Prudence is a virtue that enables us to do the right thing at the right time. Prudence helps us in making an appropriate judgment, in distinguishing between a right action and a bad action. We exercise prudence when we correctly choose good and avoid evil. When we are prudent, we deliberate before we take action, we judge the situation rightly, and we decide what we should or should not do. The final action we take in a particular situation determines how prudent or imprudent we are. Prudence can be exercised both in our actions and in our words. It is prudence that enables us to speak the right words at the right time. It is prudence that helps us to judge a situation and know the appropriate words to use in that situation—to address a problem in the family, to console a bereaved person, to talk with older or younger people, in all situations. We lack prudence when our words are vulgar, insulting, demeaning or insensitive.
As human beings we are susceptible to making mistakes in many ways, and sometimes the mistakes we make are unintended. The virtue of prudence helps us to think deeply and to seek counsel before making decisions or before acting in a specific way, especially when we are uncertain of the best course of action. Seeking counsel is an important element of prudence, since making a judgment on a moral or life issue can sometimes be complicated; without rational thinking and proper counsel we may make wrong judgments.
The virtue of prudence is a very necessary virtue for both families and individuals in our spiritual journey, and it is even more necessary for parents, on whom the final responsibility for the family rests. In both nuclear and extended families, for example, the wrong judgment of one person, especially a parent, can affect the entire family — and even generations to come. An intentional practice of prudence will help sustain the family’s joy and peace. In a family where the father is always using insulting and vulgar words in addressing the mother, for example, the children may learn that kind of negative behavior, and other members of the family will either imitate the father’s behavior or detest him because of it. One episode in which the mother acts in an immoral way can model inappropriate behavior and lead to more bad judgments in the family, especially in the lives of her daughters.
We should practice good judgment in action and words, especially when dealing with each other. Catch yourself when you are about to say words that are not pleasant; practice restraint in expressing yourself. One good thing about the cardinal virtues is that they can be acquired by practice. Prudence can be practiced and learned. Let us live in such a way that our children — or others who look up to us — believe in us and trust us in such a way that they feel they can rely on us for good counsel. Self-restraint is an element of prudence that can assist us on our spiritual journey. We must practice self-restraint in both our speech and our actions. We must learn to know what to say, and when and how and whether to say it; this is equally true of our actions.
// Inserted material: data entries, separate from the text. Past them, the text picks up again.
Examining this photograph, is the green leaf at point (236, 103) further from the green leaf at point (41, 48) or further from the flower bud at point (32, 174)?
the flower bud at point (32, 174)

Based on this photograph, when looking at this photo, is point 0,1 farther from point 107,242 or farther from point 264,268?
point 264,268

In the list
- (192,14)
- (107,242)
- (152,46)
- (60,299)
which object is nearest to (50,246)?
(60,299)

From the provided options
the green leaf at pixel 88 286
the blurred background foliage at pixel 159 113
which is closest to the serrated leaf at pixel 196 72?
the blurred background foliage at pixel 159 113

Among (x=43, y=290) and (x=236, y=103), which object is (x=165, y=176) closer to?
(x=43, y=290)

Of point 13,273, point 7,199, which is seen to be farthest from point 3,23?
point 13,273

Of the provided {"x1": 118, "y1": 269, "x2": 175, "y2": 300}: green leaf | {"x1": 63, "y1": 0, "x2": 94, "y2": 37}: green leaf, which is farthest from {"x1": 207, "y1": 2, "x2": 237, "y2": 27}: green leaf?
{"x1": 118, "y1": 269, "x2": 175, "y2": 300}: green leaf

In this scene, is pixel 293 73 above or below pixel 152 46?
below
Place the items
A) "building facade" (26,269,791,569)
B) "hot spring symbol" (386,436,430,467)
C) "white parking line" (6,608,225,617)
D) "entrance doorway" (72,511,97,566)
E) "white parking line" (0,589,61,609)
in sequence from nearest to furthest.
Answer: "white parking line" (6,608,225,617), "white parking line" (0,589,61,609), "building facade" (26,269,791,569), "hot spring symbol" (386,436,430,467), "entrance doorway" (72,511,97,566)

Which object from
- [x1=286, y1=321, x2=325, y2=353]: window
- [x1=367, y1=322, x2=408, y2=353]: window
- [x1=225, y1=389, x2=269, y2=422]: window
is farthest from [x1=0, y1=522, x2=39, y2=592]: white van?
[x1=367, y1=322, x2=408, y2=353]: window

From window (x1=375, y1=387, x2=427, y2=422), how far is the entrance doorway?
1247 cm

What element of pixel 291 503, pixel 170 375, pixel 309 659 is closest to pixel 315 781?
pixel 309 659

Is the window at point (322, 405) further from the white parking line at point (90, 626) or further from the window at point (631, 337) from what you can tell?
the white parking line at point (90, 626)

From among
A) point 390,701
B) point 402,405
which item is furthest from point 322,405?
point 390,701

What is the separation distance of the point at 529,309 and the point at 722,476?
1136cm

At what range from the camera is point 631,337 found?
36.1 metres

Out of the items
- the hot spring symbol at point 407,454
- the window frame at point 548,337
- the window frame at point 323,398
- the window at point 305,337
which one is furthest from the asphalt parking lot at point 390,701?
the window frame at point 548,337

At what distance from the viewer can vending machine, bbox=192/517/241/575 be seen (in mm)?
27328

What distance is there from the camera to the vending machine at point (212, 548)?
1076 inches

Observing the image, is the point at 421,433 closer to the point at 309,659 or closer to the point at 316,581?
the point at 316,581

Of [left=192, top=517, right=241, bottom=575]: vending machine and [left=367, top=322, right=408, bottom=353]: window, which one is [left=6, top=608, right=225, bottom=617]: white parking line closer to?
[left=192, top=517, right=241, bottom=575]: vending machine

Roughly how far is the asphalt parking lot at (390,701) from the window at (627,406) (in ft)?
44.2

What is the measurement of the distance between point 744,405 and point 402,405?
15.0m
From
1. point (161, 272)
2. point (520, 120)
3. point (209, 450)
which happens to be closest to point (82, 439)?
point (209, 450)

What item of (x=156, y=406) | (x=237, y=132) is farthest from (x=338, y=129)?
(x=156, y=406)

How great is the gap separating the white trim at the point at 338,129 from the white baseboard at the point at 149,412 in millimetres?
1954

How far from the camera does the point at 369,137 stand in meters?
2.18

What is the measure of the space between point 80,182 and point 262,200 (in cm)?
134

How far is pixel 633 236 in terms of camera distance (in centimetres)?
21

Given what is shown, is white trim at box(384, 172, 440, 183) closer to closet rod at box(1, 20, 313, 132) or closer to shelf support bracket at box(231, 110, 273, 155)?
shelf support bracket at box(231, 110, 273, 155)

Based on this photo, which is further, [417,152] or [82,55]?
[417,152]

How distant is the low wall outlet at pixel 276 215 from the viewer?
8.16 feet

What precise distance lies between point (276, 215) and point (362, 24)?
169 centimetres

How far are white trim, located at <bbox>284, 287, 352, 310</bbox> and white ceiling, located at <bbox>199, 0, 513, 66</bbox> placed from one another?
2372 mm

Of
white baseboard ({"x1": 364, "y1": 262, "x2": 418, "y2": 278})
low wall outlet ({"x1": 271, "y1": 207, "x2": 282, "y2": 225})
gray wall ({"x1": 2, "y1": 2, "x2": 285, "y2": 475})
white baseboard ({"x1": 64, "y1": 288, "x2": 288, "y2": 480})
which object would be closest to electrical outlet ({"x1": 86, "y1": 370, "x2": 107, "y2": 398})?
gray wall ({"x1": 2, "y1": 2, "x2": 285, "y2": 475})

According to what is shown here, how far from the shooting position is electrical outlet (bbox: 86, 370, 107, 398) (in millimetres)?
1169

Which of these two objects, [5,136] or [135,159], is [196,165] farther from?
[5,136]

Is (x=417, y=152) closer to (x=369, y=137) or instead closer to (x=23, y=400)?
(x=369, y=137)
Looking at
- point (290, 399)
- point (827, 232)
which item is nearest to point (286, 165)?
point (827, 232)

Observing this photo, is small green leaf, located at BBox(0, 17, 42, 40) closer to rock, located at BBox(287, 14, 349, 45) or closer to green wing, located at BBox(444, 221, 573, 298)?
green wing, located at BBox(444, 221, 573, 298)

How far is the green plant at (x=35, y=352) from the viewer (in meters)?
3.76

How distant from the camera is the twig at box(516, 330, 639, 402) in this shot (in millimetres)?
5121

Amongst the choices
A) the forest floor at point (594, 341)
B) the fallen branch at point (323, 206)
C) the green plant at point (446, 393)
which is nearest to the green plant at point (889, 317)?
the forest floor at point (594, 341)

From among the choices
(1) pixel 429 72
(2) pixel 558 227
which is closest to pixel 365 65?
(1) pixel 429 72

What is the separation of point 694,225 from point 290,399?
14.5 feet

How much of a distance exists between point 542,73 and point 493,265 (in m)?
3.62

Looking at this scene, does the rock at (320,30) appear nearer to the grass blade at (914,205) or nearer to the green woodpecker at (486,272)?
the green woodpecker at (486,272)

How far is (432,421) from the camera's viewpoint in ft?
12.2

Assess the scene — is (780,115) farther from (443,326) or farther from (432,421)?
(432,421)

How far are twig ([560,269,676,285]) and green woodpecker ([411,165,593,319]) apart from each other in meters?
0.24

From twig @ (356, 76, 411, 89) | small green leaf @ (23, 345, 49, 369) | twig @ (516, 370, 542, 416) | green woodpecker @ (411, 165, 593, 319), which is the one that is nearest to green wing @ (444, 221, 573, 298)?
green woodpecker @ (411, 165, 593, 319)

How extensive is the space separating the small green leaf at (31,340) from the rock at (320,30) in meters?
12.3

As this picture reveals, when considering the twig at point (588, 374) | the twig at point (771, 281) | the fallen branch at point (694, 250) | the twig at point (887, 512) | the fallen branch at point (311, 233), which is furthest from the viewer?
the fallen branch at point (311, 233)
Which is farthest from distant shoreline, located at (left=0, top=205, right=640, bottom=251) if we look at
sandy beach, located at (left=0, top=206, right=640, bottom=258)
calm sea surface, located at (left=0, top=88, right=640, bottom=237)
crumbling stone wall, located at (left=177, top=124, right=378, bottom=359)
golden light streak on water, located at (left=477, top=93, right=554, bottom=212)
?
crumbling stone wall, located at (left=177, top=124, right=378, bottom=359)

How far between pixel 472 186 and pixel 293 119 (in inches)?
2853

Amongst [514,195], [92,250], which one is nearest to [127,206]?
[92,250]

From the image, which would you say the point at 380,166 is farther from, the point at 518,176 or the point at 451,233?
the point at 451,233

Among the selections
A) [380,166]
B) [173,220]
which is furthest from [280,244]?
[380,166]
In exercising prudence, reason should reign supreme over our emotions. St. Thomas Aquinas placed prudence at the forefront of the cardinal virtues because it involves the use of the intellect; it involves thinking — sincere meditation and reflection before acting. It is the deliberate practice of applying reason to our human actions. As human beings we are emotional by nature—we have feelings that are sometimes expressed instinctively. But through prudence we allow our intellect to act, to reason out the possible consequences of a decision before we implement it. Aristotle described the reason needed in prudence as the right reason, which means that the appropriate rational reason leads you to act correctly in accordance with the moral principles of our faith as Christians.
For us Christians, prudence is not just some applied rationale for acting that allows wrong actions to be carried out. It is not the application of secular reasoning that justifies evil or that goes against the teaching of the faith. Prudence is a reasoning that places faith at the center of our human judgment. To this end, we think and act – whether it is as a mother, father, child, or simply as a human being — in a way that leads us to make judgments that are not against the moral principles of our Christian faith.
Father Jacob Dankasa is the pastor of Holy Family of Nazareth Catholic Church in Irving.